Aşağıda sesini tanıdığım anarko bloggerlardan bazıları var:
İnanma
Çevrimdışı
Muayyen
Kızgın Damdaki Kedi
emre varışlı
Rustik Futuristik


*: Hich, bu saydıklarını düşünür ancak pratikte bazı güçlüklerle karşılaşır.
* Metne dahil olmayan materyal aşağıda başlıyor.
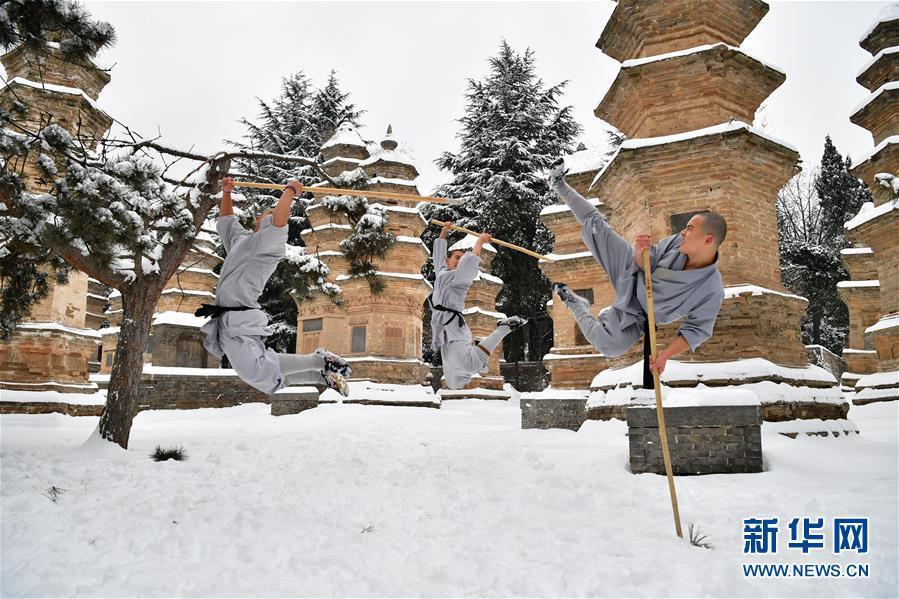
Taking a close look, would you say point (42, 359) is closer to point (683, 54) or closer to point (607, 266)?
point (607, 266)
Dolabında jean'leri, buzdolabında ketchup'ı bulunur ve itiraf etmek gerekir ki beğenmese de Amerikan filmlerini sıkça izler.

4 Comments:

  1. Elma Lekesi said...
    Pasif Anarşit Köy İhtiyar Heyeti!
    Hich said...
    :)ıhıhı
    varol döken said...
    preud'honne'un insan ruhunun varabileceği son nokta anarşizmdir atasözüne (motto, quote artık her neyse) katıldığımdan ve mülksüzler'i yalayıp yuttuğumdan beri konu hakkında kendi çapımda etraflıca düşündüm. ve gerçek anarşist tek eylemin insanın kendisini öldürmesi olduğunu keşfettim. keşfettim derken öyle antik bir kazıda falan değil kendi içimde işte... çünkü sana yeten başkasına az, başkasına yeten sana çok gelebiliyordu çünkü doğa anarşizmden büyüktü... tabi bunları bir reklamcı olarak yazmam da paradoks olarak görünebilir ama gerçekten anarşiye (sözlükteki veya bakunindeki karşılıklarına değil çünkü anarşinin en basit anlamı insan vicdanıdır) inanan bir adamım. pasif anarşini destekliyorum ama house'u çok seviyorum, o da anarşist olsun, o diziyi yazanlara biz incik boncuk yapalım mesela:)

    şu malca satırlarımdan ötürü gidip kendimi bir öldüreyim...
    Hich said...
    :)) evet hippie kurumu boncuk üretse de bence de iyi bir anarşist takımı.... Kendini öldürmek konusunda ise sonunaaaaaaaaaaa kadar katılıyorum!!!